Segurança jurídica que é um dos direitos fundamentais e, como tal, implica normalidade, estabilidade, proteção contra alterações bruscas numa realidade fático-jurídica.

terça-feira, 12 de julho de 2016

Atualizado em 11 de julho de 2016 08:26

Em fevereiro de 2016, boa parte dos penalistas foi surpreendida com um julgamento - no mínimo - inesperado do STF: a possibilidade de início da execução da pena condenatória após a confirmação da sentença em segundo grau não ofenderia o princípio constitucional da presunção da inocência.

Um sujeito havia sido condenado a 5 anos e 4 meses pelo crime de roubo majorado, com direito a recorrer em liberdade. Recorreu ao TJ/SP, que negou provimento ao recurso e determinou a expedição de mandado de prisão. Inconformado contra esta ordem de prisão impetrou habeas corpus no STJ, que trazia, dentre seus argumentos, a inexistência de motivação da ordem de prisão por parte dos desembargadores do TJ e que a prisão foi determinada "após um ano e meio da prolação da sentença condenatória e mais de três anos após o paciente ter sido posto em liberdade, sem que se verificasse qualquer fato novo". O pedido foi deferido, tendo sido suspensa a prisão preventiva decretada na apelação.

+--

__ITEM DA TAREFA 1__. Reproduza, sem nenhuma alteração, o trecho do texto sobre a execução da pena após a condenação em segundo grau que começa com as palavras que contêm "Segurança jurídica que" e termina em "numa realidade fático-jurídica.".
__ITEM DA TAREFA 2__. Prossiga com o texto sobre a execução da pena após a condenação em segundo grau, começando logo depois da última frase apresentada.
As linhas que aparecem a seguir não são necessárias.

__MATERIAL FORNECIDO__.
+--

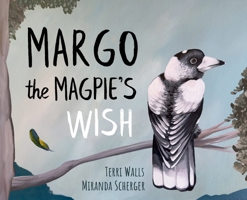 Margo The Magpie's Wish 0646718320 Book Cover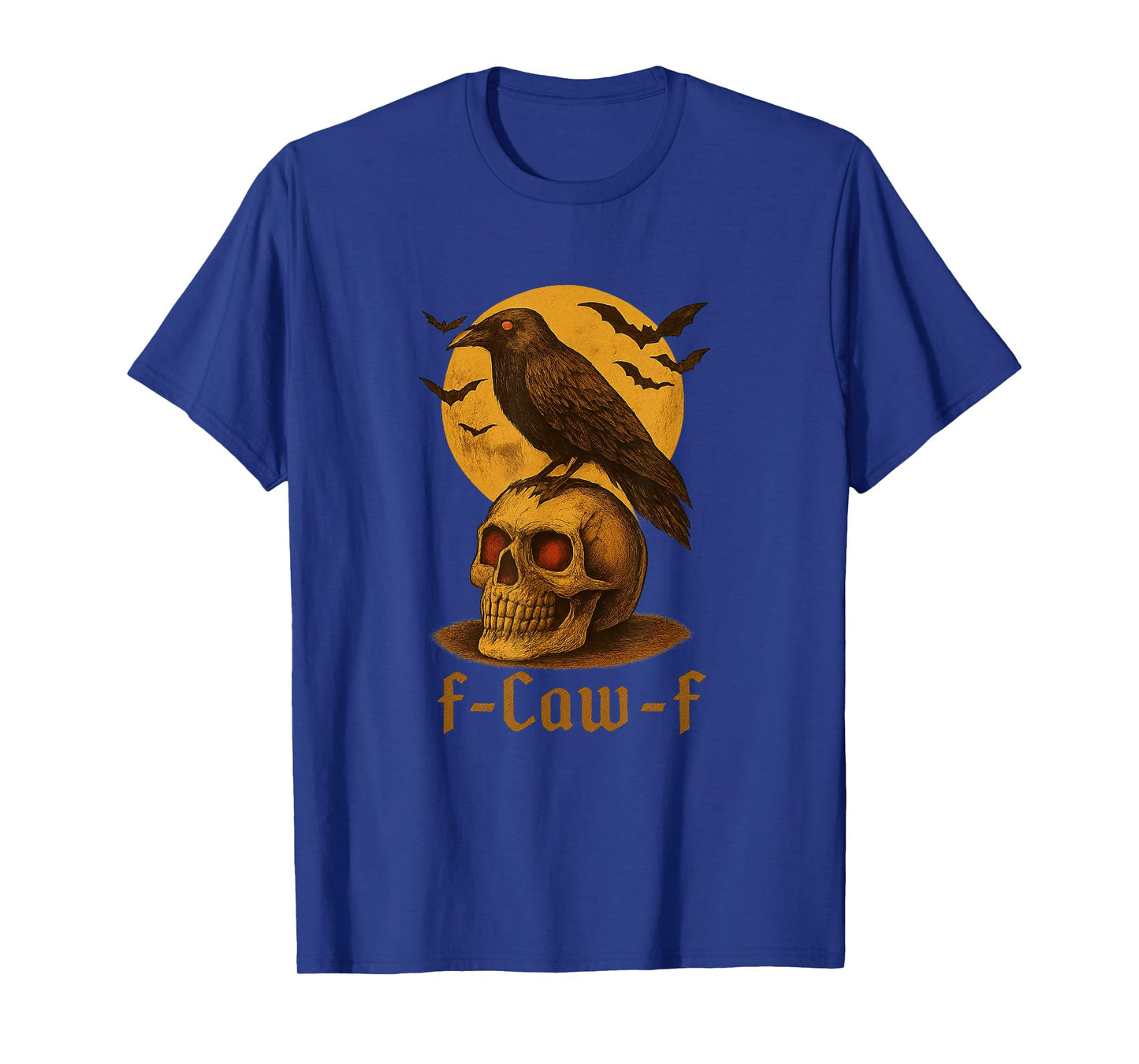 Halloween Gothic Crow F-Caw-F Funny Crow Bird Adult Humor T-Shirt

+--

__CAMPO DE RESPOSTA 1__.
Segurança jurídica que é um dos direitos fundamentais e, como tal, implica normalidade, estabilidade, proteção contra alterações bruscas numa realidade fático-jurídica.

__CAMPO DE RESPOSTA 2__.
O relator do caso, ministro Teori asseverou, em seu voto, até que seja prolatada a sentença penal, confirmada em segundo grau, deve-se presumir a inocência do réu. Mas, após esse momento, exaure-se o princípio da não culpabilidade, especialmente porque os recursos cabíveis da decisão de segundo grau, ao STJ ou STF, não se prestam a discutir fatos e provas, mas apenas matéria de Direito.

O julgamento foi considerado "histórico", e, por 7 votos a 4, a Corte autorizou a prisão após condenação em 2ª instância. Determinou-se que é possível o início da execução da pena condenatória após a prolação de acórdão condenatório em 2º grau justamente porque o recurso especial e o recurso extraordinário não possuem efeito suspensivo, ou seja, mesmo com a interposição destes, a decisão recorrida continua produzindo efeitos.

A decisão foi alvo de inúmeras críticas, e quando os garantistas pareciam haver se conformado com ela, uma nova decisão pareceu trazer de volta a luz no fim do túnel. No último dia 4 de julho, uma liminar foi concedida para suspender a execução do mandado de prisão sob o fundamento de que a decisão do TJ/MG, ao determinar o início do cumprimento da pena do réu antes do trânsito em julgado da condenação, ofende sim o princípio constitucional da presunção de inocência.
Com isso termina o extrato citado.